Lack of a critical view
Self-critical orientation: One flaw of the agencies of political communication in Nepal is the lack of a critical view of self as a way to open reforms and disperse information to the public in a sensitive way. Media studies have pointed to the need for training journalists on new technologies and the humane projection of the interests of diverse Nepalis, including the voice of the oppressed. Among the illiterate people of rural areas, the fairness of radio and television can be more useful than print. The access to mobile phones has become common in Nepal, which has served as a source of news, views, commentaries and self-projection to a bigger audience.

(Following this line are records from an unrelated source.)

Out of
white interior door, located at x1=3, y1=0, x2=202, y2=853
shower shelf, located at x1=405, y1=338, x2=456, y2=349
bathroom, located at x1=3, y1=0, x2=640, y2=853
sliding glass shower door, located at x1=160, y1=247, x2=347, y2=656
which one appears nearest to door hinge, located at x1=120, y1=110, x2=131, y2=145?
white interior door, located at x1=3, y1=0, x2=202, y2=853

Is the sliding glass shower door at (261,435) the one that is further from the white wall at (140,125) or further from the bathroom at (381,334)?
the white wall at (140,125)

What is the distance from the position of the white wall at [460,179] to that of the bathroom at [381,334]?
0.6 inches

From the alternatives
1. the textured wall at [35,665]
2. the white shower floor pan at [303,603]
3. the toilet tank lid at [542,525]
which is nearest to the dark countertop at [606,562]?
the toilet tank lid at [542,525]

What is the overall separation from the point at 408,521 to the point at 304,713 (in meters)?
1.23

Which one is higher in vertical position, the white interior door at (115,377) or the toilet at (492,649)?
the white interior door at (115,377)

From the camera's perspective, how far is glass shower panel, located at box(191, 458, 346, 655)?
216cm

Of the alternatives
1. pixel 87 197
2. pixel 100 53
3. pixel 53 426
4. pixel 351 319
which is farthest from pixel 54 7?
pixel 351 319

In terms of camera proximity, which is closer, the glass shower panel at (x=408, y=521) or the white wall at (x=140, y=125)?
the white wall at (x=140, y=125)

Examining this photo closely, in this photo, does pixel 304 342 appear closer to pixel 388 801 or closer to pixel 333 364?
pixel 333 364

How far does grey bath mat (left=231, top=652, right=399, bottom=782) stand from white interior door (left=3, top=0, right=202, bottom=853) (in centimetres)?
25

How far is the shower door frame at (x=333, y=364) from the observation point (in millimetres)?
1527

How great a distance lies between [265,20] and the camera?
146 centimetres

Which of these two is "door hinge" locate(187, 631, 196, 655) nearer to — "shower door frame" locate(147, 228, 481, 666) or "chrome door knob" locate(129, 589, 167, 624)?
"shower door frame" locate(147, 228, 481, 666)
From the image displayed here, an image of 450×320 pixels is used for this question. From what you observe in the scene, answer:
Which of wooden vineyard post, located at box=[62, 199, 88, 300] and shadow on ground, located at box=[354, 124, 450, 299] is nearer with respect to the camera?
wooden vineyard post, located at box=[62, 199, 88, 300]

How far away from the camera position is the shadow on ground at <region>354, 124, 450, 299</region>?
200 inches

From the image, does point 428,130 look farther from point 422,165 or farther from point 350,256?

Has it helped the users be self-accountable for their views and transparent in shaping public affairs? Eternal political transition in the nation has produced value flux and become a ruse to remain silent, not articulate. The time has come to improve the communication pattern in Nepali polity to enable it to reconcile national spirit, people’s rights, norms of social contract and adaptive change as per Nepalis aspirations.
(Former Reader at the Department of Political Science, TU, Dahal writes on political and social issues.)